_PROVIDED DATA_
+--
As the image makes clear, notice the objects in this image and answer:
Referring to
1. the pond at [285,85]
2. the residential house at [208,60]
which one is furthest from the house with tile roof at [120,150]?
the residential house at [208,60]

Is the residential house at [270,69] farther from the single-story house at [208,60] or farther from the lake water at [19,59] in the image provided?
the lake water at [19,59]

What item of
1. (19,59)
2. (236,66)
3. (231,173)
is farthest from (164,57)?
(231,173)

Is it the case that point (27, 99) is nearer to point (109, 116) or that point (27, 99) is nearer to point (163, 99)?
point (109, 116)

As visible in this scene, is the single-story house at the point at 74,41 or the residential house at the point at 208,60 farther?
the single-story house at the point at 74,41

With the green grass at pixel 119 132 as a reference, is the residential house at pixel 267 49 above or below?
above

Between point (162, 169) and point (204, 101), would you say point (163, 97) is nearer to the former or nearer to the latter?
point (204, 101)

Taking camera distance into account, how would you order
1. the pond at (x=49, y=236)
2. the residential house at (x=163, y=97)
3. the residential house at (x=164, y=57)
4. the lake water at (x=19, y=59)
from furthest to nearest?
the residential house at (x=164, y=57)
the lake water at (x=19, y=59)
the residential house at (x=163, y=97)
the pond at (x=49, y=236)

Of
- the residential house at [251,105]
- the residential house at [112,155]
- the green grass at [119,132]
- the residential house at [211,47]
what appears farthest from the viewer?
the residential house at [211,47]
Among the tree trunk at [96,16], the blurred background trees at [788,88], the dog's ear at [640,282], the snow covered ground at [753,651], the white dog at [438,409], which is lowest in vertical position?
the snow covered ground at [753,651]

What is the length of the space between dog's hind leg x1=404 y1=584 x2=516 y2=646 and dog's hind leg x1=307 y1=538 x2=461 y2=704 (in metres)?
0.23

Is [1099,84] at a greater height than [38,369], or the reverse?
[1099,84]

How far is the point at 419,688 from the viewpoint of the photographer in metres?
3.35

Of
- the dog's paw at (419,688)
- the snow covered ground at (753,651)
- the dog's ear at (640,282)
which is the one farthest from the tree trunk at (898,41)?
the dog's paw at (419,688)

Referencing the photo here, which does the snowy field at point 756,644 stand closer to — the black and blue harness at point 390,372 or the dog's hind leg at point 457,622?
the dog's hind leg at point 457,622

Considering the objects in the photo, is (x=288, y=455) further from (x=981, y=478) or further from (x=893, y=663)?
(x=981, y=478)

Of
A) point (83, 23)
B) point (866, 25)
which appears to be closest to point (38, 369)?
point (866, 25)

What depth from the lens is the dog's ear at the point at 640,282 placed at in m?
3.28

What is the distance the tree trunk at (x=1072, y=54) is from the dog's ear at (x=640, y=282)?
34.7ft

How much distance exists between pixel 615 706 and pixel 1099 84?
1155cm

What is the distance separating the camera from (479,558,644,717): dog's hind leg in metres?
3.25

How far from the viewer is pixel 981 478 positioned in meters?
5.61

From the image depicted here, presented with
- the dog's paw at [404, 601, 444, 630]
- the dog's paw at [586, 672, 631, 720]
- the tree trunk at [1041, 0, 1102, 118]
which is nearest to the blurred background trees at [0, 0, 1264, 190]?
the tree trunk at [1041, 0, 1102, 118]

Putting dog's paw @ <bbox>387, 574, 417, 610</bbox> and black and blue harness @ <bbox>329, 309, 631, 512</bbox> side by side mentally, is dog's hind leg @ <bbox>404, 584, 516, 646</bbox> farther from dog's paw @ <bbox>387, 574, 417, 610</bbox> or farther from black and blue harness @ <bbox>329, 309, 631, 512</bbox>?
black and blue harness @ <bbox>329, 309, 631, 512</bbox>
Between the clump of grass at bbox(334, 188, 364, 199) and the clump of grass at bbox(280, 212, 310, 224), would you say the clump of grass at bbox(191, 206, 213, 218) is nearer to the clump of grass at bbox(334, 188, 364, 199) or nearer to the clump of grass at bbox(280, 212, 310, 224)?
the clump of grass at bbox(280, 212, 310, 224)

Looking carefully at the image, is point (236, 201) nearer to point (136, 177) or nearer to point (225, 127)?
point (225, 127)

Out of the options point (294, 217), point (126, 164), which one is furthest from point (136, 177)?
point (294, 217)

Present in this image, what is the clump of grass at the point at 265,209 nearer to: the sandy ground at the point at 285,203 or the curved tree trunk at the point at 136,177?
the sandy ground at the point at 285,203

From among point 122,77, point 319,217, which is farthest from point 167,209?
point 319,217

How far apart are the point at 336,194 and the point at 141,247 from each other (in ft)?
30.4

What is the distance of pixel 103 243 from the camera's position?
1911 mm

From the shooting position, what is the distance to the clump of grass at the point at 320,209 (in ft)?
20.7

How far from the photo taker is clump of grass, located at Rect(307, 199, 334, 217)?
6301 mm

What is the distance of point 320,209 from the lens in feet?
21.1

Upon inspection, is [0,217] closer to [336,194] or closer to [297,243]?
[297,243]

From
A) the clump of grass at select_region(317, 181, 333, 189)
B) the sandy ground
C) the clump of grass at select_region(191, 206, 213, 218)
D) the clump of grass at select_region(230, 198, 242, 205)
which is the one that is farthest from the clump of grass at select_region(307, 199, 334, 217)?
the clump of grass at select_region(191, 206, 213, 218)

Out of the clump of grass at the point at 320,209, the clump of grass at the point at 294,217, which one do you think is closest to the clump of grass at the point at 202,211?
+--
The records above must be output exactly, in full.

As the image makes clear, notice the objects in this image and answer:
Referring to
1. the pond at [285,85]
2. the residential house at [208,60]
which one is furthest from the house with tile roof at [120,150]?
the residential house at [208,60]

Is the residential house at [270,69] farther from the single-story house at [208,60] or farther from the lake water at [19,59] in the image provided?
the lake water at [19,59]

What item of
1. (19,59)
2. (236,66)
3. (231,173)
is farthest from (164,57)?
(231,173)

Is it the case that point (27, 99) is nearer to point (109, 116) or that point (27, 99) is nearer to point (163, 99)?
point (109, 116)

As visible in this scene, is the single-story house at the point at 74,41 or the residential house at the point at 208,60 farther?
the single-story house at the point at 74,41

With the green grass at pixel 119 132 as a reference, is the residential house at pixel 267 49 above or below?
above

Between point (162, 169) and point (204, 101), would you say point (163, 97) is nearer to the former or nearer to the latter?
point (204, 101)

Taking camera distance into account, how would you order
1. the pond at (x=49, y=236)
2. the residential house at (x=163, y=97)
3. the residential house at (x=164, y=57)
4. the lake water at (x=19, y=59)
from furthest to nearest?
the residential house at (x=164, y=57)
the lake water at (x=19, y=59)
the residential house at (x=163, y=97)
the pond at (x=49, y=236)

Of
- the residential house at [251,105]
- the residential house at [112,155]
- the green grass at [119,132]
- the residential house at [211,47]
what appears farthest from the viewer?
the residential house at [211,47]
Among the tree trunk at [96,16], the blurred background trees at [788,88], the dog's ear at [640,282], the snow covered ground at [753,651], the white dog at [438,409], which is lowest in vertical position?
the snow covered ground at [753,651]

What is the length of the space between dog's hind leg x1=404 y1=584 x2=516 y2=646 and dog's hind leg x1=307 y1=538 x2=461 y2=704 (in metres)?
0.23

Is [1099,84] at a greater height than [38,369], or the reverse?
[1099,84]

How far is the point at 419,688 from the viewpoint of the photographer in metres?
3.35

Of
- the dog's paw at (419,688)
- the snow covered ground at (753,651)
- the dog's ear at (640,282)
which is the one farthest from the tree trunk at (898,41)?
the dog's paw at (419,688)

Referencing the photo here, which does the snowy field at point 756,644 stand closer to — the black and blue harness at point 390,372 or the dog's hind leg at point 457,622?
the dog's hind leg at point 457,622

Considering the objects in the photo, is (x=288, y=455) further from (x=981, y=478) or further from (x=893, y=663)?
(x=981, y=478)

Of
A) point (83, 23)
B) point (866, 25)
which appears to be closest to point (38, 369)?
point (866, 25)

What depth from the lens is the dog's ear at the point at 640,282 placed at in m?
3.28

What is the distance the tree trunk at (x=1072, y=54) is from the dog's ear at (x=640, y=282)?
34.7ft

How much distance exists between pixel 615 706 and pixel 1099 84?
1155cm

What is the distance separating the camera from (479,558,644,717): dog's hind leg in metres?
3.25

How far from the viewer is pixel 981 478 positioned in meters?
5.61

From the image depicted here, presented with
- the dog's paw at [404, 601, 444, 630]
- the dog's paw at [586, 672, 631, 720]
- the tree trunk at [1041, 0, 1102, 118]
which is nearest to the blurred background trees at [0, 0, 1264, 190]?
the tree trunk at [1041, 0, 1102, 118]

Putting dog's paw @ <bbox>387, 574, 417, 610</bbox> and black and blue harness @ <bbox>329, 309, 631, 512</bbox> side by side mentally, is dog's hind leg @ <bbox>404, 584, 516, 646</bbox> farther from dog's paw @ <bbox>387, 574, 417, 610</bbox> or farther from black and blue harness @ <bbox>329, 309, 631, 512</bbox>?
black and blue harness @ <bbox>329, 309, 631, 512</bbox>
Between the clump of grass at bbox(334, 188, 364, 199) and the clump of grass at bbox(280, 212, 310, 224), would you say the clump of grass at bbox(191, 206, 213, 218) is nearer to the clump of grass at bbox(334, 188, 364, 199) or nearer to the clump of grass at bbox(280, 212, 310, 224)?
the clump of grass at bbox(280, 212, 310, 224)

Looking carefully at the image, is point (236, 201) nearer to point (136, 177) or nearer to point (225, 127)?
point (225, 127)

Out of the options point (294, 217), point (126, 164), which one is furthest from point (136, 177)?
point (294, 217)

Present in this image, what is the clump of grass at the point at 265,209 nearer to: the sandy ground at the point at 285,203 or the curved tree trunk at the point at 136,177?
the sandy ground at the point at 285,203

From among point 122,77, point 319,217, which is farthest from point 167,209?
point 319,217

How far apart are the point at 336,194 and the point at 141,247 from each other (in ft)?
30.4

What is the distance of pixel 103 243 from the camera's position?
1911 mm

From the shooting position, what is the distance to the clump of grass at the point at 320,209 (in ft)?
20.7

How far from the photo taker is clump of grass, located at Rect(307, 199, 334, 217)?
6301 mm

What is the distance of point 320,209 from the lens in feet?
21.1

Upon inspection, is [0,217] closer to [336,194] or closer to [297,243]?
[297,243]

From
A) the clump of grass at select_region(317, 181, 333, 189)
B) the sandy ground
C) the clump of grass at select_region(191, 206, 213, 218)
D) the clump of grass at select_region(230, 198, 242, 205)
which is the one that is farthest from the clump of grass at select_region(307, 199, 334, 217)?
the clump of grass at select_region(191, 206, 213, 218)

Out of the clump of grass at the point at 320,209, the clump of grass at the point at 294,217, which one do you think is closest to the clump of grass at the point at 202,211?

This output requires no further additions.